--- Available records ---
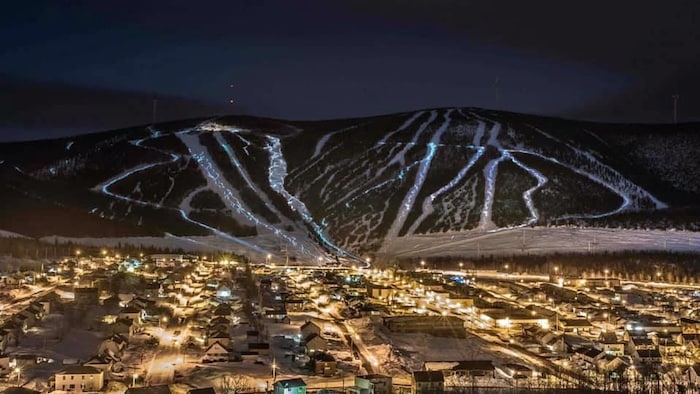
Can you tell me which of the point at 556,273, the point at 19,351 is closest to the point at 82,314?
the point at 19,351

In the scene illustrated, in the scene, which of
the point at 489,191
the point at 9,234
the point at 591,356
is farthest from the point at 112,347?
the point at 489,191

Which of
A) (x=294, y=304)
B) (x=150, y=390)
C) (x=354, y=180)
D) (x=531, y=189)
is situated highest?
(x=354, y=180)

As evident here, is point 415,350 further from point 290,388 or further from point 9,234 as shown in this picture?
point 9,234

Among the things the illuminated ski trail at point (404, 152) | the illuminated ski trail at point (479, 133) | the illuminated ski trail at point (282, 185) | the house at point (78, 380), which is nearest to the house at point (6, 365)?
the house at point (78, 380)

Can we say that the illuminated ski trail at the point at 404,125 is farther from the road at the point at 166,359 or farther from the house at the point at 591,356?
the house at the point at 591,356

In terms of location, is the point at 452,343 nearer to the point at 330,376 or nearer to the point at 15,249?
---
Short problem — Retype the whole listing above word for word, leaving out the pictures.

Response to the exercise —
Can you tell me which of the point at 556,273, the point at 19,351 is closest to the point at 82,314?
the point at 19,351

In the scene illustrated, in the scene, which of
the point at 489,191
the point at 9,234
the point at 591,356
is farthest from the point at 112,347?
the point at 489,191

Which of
A) (x=294, y=304)
B) (x=150, y=390)
C) (x=354, y=180)
D) (x=531, y=189)
is situated highest?
(x=354, y=180)

As evident here, is point 415,350 further from point 290,388 or further from point 9,234 as shown in this picture?
point 9,234

Among the things the illuminated ski trail at point (404, 152) | the illuminated ski trail at point (479, 133) | the illuminated ski trail at point (282, 185) | the house at point (78, 380), which is nearest to the house at point (6, 365)?
the house at point (78, 380)

Can we say that the illuminated ski trail at the point at 404,125 is farther from the road at the point at 166,359 or farther from the house at the point at 591,356?
the house at the point at 591,356

In terms of location, is the point at 452,343 nearer to the point at 330,376 or nearer to the point at 15,249?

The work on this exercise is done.